Today’s blog post comes from Councillor Paul Smith, Cabinet Member for Housing.

This year we are on track to deliver 500 new affordable homes in the city. This would be the first time since 2010 that Bristol has brought forward this many new affordable homes (for comparison, in 2013/14, Bristol only built 102).
Yet while I’m proud of this achievement against the odds, I’m disappointed that it means our stretching ambition to build 800 affordable homes a year by 2020 has been delayed by a year.
Why haven’t we hit this target? Covid-19 has had the single most substantial effect on construction across the city and there have been additional causes of delay. So I want to set out why it’s next year, rather than this, that we’ll hit this deliberately ambitious target.
Firstly, we have high standards. We don’t count “pretend” affordable homes with a 10-20% market price discount (still out of reach for many families). We could have hit the target if we didn’t care about the long-term impact of what was being built, but we’ve always been clear we wouldn’t build poor quality homes just to hit a target. They have to be the right homes in the right place, built to a good design and technical standard. To take an example of one area which would by now have delivered 1,000 homes (with around 300 affordable): Bedminster Green. Sites kept changing ownership as instead of profiting from building homes, developers were making their money by selling on the land. To ensure good design and consistency and to respond to local concerns, we put in place a masterplan for the area. This has taken extra time but it has allowed us to filter out schemes that don’t meet our standards.

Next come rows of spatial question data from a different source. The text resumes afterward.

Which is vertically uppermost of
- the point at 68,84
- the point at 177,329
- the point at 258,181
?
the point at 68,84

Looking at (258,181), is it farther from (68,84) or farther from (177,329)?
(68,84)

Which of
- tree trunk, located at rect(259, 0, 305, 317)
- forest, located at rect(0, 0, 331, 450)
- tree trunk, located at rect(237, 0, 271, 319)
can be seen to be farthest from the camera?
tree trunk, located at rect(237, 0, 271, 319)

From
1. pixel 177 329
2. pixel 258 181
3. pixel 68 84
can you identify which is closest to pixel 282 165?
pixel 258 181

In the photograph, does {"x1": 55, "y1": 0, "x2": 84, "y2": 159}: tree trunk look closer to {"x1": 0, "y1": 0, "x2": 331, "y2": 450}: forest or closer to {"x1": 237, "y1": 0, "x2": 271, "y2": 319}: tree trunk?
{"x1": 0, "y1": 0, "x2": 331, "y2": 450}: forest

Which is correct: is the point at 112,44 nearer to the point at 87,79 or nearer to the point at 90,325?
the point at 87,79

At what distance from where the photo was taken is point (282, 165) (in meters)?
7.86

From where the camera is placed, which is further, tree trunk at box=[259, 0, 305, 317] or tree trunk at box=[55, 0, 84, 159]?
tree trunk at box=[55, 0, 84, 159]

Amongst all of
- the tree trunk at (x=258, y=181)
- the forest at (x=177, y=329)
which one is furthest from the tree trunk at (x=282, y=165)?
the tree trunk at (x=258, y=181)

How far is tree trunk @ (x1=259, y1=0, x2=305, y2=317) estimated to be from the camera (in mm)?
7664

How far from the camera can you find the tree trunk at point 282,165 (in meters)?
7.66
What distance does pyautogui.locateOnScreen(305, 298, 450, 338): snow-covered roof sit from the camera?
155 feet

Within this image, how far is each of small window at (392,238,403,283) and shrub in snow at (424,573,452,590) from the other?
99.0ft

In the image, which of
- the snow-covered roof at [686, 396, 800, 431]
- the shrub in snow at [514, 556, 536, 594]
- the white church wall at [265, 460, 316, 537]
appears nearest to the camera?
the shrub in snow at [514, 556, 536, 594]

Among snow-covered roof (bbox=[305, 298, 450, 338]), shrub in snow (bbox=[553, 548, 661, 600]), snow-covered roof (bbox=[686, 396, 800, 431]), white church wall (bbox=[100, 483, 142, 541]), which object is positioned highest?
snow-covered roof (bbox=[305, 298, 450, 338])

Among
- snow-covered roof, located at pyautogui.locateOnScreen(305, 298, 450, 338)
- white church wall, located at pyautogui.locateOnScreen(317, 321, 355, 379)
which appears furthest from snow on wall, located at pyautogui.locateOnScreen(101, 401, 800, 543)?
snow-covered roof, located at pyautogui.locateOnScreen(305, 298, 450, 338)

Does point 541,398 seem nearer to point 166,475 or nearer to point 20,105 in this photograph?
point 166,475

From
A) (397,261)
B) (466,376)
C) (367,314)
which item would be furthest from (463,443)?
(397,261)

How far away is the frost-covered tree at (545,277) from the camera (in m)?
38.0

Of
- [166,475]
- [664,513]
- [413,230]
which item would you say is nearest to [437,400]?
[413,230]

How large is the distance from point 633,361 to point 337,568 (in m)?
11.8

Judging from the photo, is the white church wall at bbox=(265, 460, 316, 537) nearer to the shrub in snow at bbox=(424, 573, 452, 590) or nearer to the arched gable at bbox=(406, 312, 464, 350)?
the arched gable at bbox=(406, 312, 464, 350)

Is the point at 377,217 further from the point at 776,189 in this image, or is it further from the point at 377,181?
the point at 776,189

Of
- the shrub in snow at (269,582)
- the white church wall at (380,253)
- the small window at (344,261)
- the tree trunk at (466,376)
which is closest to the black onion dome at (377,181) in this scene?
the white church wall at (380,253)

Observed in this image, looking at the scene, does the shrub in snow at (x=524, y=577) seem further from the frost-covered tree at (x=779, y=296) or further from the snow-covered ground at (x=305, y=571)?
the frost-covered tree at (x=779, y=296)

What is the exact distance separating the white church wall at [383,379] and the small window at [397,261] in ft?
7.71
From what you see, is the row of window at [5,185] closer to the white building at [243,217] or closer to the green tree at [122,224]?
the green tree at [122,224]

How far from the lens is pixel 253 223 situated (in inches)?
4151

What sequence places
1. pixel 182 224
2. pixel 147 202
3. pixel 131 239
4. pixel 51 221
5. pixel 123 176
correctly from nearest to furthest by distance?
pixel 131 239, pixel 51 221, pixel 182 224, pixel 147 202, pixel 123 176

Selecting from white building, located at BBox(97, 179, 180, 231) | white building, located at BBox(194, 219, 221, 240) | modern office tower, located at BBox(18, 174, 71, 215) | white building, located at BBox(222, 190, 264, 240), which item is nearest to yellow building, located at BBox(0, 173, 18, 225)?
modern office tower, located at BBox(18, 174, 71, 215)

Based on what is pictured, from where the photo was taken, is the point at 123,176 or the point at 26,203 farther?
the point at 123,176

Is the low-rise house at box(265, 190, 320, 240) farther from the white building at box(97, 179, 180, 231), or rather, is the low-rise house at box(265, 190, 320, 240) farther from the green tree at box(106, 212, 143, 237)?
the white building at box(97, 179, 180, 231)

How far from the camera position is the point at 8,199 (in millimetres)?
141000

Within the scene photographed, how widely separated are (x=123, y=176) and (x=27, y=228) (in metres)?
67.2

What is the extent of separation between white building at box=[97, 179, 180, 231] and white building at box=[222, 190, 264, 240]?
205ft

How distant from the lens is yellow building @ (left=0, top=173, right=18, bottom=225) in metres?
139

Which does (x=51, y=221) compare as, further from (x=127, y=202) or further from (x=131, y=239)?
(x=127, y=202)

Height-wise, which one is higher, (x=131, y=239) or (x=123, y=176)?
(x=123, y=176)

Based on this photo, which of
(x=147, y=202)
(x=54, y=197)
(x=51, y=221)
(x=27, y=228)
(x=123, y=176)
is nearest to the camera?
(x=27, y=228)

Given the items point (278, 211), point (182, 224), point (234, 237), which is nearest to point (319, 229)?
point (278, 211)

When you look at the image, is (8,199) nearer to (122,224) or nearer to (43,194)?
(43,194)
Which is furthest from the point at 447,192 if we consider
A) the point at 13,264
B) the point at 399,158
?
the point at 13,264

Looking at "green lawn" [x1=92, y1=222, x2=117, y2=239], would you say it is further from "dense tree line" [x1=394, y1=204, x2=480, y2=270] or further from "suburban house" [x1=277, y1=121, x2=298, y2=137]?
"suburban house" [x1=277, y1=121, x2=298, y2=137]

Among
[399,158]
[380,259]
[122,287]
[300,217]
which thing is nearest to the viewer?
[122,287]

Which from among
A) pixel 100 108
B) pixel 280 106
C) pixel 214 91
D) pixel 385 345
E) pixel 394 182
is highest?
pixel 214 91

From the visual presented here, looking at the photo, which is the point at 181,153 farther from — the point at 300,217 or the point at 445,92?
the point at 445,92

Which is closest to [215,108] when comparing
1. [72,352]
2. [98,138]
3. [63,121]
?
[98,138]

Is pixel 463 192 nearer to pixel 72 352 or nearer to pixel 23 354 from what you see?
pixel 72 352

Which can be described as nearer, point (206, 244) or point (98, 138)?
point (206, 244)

Secondly, our flagship scheme at Hengrove Park has faced a form of trench warfare: a call-in as soon as it was started, extended consultation to meet residents’ concerns, a councillors’-led challenge at planning committee, and when it finally received planning permission, it was referred by an opposition councillor to the Secretary of State to cause even more delay. All of these delays have an impact on our city. The longer it takes for large-scale developments like this to be approved, the longer families on our waiting lists have to wait for an affordable home to call their own.
Thirdly, some of our housing association partners have not moved as quickly with schemes as they had expected. One major association ground to a halt as the result of a merger, another got bogged down in a large development arguing about renewable energy requirements, another reached the end of its borrowing capability. Some have been excellent partners but unfortunately their collective delivery has not matched their aspiration to build 600 affordable homes per year by 2020.
As with all developments, there is also a story to tell for each one. These can be as diverse as slow worms, bats, badgers, private ownership of access to sites, financing problems for some projects, Japanese knotweed, highways issues, legal disputes over land ownership and borders and asbestos buried in the ground.
However, we remain on track, optimistic and determined. We have built up a council housing programme of over 1,200 homes: the largest council housing development programme in this city for over 35 years. When we add the pipeline of projects our housing company Goram Homes is working on, this rises to almost 2,500 council homes to be built in Bristol. Housing associations are also picking up speed and their programmes are growing with plans for more than 1,500 genuinely affordable homes coming forward. We also now have the largest community-led housing sector in the country, with plans for around 600 homes at an advanced stage and ambitions for almost as many again in future years.
Have we missed the target during a global health pandemic? Yes we have. But if we have no further lockdowns, we will hit it next year. And with the work we have done over the last four years we will be able to sustain that level of development well into the future. That means so many more families will be able to find an affordable home here in Bristol.